Marcelo Ebrard fue la figura central; ya lo ven como futuro presidenciable

El acto estelar de la unción de Luis Miguel Barbosa Huerta como nuevo gobernador de Puebla, realizado en el Auditorio Metropolitano, sirvió de termómetro de los afectos de la nueva clase política en el poder, la de Morena, mejor conocida como la 4T. En ese ámbito la figura central, la más carismática, resultó ser el canciller Marcelo Ebrard Casaubón, a quien ayer activistas, empresarios y líderes partidistas no perdieron la oportunidad para buscar un acercamiento por una sencilla razón: muchos lo empiezan a ver como un futuro candidato presidencial.

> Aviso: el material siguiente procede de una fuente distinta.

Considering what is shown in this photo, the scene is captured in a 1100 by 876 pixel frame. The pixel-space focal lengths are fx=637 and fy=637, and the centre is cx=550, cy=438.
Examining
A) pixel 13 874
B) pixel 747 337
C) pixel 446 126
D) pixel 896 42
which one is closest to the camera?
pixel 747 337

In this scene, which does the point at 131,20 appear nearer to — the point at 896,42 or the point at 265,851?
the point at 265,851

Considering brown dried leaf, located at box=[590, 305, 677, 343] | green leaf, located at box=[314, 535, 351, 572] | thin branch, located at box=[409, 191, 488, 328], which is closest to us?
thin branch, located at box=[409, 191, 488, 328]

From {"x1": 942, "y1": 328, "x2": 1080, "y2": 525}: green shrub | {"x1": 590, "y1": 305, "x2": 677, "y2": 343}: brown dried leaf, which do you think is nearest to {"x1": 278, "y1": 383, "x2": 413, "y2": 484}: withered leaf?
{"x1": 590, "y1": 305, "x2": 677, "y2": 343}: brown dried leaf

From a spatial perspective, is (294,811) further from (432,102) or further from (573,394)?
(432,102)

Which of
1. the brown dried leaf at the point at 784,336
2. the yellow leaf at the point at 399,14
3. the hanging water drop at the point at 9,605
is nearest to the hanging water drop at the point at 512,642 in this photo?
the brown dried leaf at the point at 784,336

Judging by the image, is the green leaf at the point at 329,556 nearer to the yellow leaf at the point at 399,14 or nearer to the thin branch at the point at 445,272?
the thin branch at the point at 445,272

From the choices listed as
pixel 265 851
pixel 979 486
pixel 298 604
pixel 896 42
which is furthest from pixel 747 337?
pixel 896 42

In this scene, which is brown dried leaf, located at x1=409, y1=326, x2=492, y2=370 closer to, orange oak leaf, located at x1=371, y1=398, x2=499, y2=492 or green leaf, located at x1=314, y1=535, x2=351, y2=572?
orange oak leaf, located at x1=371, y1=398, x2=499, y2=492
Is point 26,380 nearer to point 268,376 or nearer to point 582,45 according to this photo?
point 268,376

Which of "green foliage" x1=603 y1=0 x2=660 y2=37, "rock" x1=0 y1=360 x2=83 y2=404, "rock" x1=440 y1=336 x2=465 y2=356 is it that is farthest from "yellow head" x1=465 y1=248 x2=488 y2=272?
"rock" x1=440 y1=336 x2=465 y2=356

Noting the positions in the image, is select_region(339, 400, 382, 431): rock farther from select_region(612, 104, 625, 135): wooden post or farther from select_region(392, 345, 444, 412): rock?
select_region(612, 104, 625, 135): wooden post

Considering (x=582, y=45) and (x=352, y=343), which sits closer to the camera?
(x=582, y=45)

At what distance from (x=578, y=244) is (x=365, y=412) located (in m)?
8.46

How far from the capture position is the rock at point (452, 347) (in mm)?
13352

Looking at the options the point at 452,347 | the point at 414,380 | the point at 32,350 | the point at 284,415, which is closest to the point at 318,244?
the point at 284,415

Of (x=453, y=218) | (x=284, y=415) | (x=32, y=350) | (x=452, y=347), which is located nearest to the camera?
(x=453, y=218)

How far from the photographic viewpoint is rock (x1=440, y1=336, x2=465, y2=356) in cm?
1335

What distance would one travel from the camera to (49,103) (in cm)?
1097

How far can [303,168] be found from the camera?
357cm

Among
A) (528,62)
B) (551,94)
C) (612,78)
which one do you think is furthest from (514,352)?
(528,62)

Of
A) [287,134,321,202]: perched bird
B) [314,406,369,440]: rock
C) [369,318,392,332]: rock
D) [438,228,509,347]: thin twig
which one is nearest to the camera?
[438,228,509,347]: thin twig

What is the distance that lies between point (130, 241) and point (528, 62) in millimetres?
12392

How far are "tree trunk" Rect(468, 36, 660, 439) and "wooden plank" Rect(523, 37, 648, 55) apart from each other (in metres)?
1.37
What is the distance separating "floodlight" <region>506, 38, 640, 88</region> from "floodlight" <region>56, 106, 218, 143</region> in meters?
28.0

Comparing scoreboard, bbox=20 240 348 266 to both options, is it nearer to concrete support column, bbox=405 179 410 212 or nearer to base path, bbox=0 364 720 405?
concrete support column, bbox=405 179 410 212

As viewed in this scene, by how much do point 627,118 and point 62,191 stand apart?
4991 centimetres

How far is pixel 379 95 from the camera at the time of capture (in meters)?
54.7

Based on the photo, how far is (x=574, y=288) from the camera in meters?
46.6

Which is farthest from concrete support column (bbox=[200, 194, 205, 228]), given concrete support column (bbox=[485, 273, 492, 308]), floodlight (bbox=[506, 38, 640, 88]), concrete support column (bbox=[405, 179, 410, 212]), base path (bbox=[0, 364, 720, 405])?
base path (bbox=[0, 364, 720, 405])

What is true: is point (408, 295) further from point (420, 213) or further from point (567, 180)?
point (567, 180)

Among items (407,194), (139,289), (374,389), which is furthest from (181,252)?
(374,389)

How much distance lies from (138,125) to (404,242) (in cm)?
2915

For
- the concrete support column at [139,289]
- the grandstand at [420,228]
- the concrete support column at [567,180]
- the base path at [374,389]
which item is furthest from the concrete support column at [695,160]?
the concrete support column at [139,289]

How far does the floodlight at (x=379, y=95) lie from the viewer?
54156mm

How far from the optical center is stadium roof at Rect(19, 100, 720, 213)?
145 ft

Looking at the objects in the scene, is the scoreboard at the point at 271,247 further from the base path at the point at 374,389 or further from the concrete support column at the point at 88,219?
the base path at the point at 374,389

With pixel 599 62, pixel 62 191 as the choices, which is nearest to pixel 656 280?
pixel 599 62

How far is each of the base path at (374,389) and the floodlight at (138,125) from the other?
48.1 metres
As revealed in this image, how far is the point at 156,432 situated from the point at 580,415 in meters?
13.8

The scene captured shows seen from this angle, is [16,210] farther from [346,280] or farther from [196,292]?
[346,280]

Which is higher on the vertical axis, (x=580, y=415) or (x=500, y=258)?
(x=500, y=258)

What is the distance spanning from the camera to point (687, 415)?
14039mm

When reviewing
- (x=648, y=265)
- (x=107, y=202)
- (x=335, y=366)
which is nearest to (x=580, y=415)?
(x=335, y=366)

De la misma manera, el acto sirvió para exhibir los resabios que quedaron frescos del último proceso electoral. La peor parte se la llevo el senador Alejandro Armenta Mier, quien es visto como “el enemigo dentro de casa”, como el político de Morena que buscó la derrota en las urnas de Luis Miguel Barbosa Huerta.

Armenta sufrió el ninguneo. Su nombre nunca ameritó la más mínima mención en los tres actos públicos del cambio de gobierno. Pocos fueron los morenistas que se le acercaron y la prensa poca atención le prestó. El legislador se le vio siempre esgrimiendo una sonrisa forzada y dejando ver que su presencia no armonizaba con el entusiasmo desbordado de muchos asistentes, que quizá tienen presentes los videos en los cuales el ex priista deseaba la pronta muerte del nuevo titular del Poder Ejecutivo.


Algo parecido ocurrió con el líder de los senadores morenistas Ricardo Monreal Ávila, un político que en pleno conflicto poselectoral de 2018 servía de enlace del exmandatario Rafael Moreno Valle Rosas con importantes figuras de Morena, para buscar que no avanzara el litigio en contra del fraude electoral de 2018.

Por eso cuando se escuchó su nombre por parte del maestro de ceremonias, únicamente sonaron unos tímidos aplausos a favor de Monreal.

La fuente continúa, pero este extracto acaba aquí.